RFC	Delivered (high level)
RFC-050	Single-layer GIL consumption; cross-layer → RFC-072
RFC-056	Single-layer KG consumption; cross-layer → RFC-072
RFC-057	Closed per ADR-073
RFC-061	FAISS path, CLI + API + semantic `gi explore`
RFC-062	Server + Vue SPA + Playwright (ADR-064–ADR-066)
RFC-063	Multi-feed layout, manifest (ADR-074)
RFC-064	Frozen profiles, freeze/diff scripts (ADR-075)
RFC-065	`--monitor`, `.pipeline_status.json`, optional `[monitor]`
RFC-066	Streamlit Performance vs frozen profiles (ADR-076)
RFC-067	`/api/corpus/*`, Library tab, similar episodes
RFC-068	Digest API + tab, Library glance
RFC-069	Graph exploration toolkit
RFC-071	Dashboard tab, corpus intelligence panels
RFC-076	Progressive graph expansion (`/api/corpus/node-episodes`, graph `onetap`/`dbltap`)

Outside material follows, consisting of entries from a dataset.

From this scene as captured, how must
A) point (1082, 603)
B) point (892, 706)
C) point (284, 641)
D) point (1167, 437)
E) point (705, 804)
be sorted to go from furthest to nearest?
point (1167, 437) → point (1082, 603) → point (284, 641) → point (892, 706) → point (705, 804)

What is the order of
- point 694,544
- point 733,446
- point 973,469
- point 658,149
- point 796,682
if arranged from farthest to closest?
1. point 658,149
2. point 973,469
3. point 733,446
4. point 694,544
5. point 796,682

Older draft RFC audit tables (pre-2026-04) are archeology — trust this index and each RFC’s Status block.

Recommendations¶

Status changes — Edit RFC body + this index together.
Large deliveries without new ADRs — Often RFC + guides + API docs; see ADR gap analysis for when an ADR is still worth extracting.
Decision vs code — Use Open / Completed here plus docs/adr/index.md Code column.

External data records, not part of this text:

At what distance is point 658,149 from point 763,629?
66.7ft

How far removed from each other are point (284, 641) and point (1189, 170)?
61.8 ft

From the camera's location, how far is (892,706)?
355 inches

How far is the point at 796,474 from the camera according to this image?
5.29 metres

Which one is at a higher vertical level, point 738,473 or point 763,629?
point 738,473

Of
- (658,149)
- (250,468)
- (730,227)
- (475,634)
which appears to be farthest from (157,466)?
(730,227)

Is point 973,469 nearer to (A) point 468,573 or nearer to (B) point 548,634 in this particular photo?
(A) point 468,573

Maintenance: Edit each RFC Status line when you move its row between Open and Completed. Product gaps: PRD gap analysis. Decision records: ADR gap analysis.

Quick Links¶

PRDs - Product requirements documents
Architecture - System design and module responsibilities
Releases - Release notes and version history

Creating New RFCs¶

Use the RFC Template as a starting point for new technical design documents.

Status vocabulary: Use Draft while in flight and Completed when shipped (optionally with version or caveats in the same line). Do not use Accepted for RFCs — that label is for ADRs only.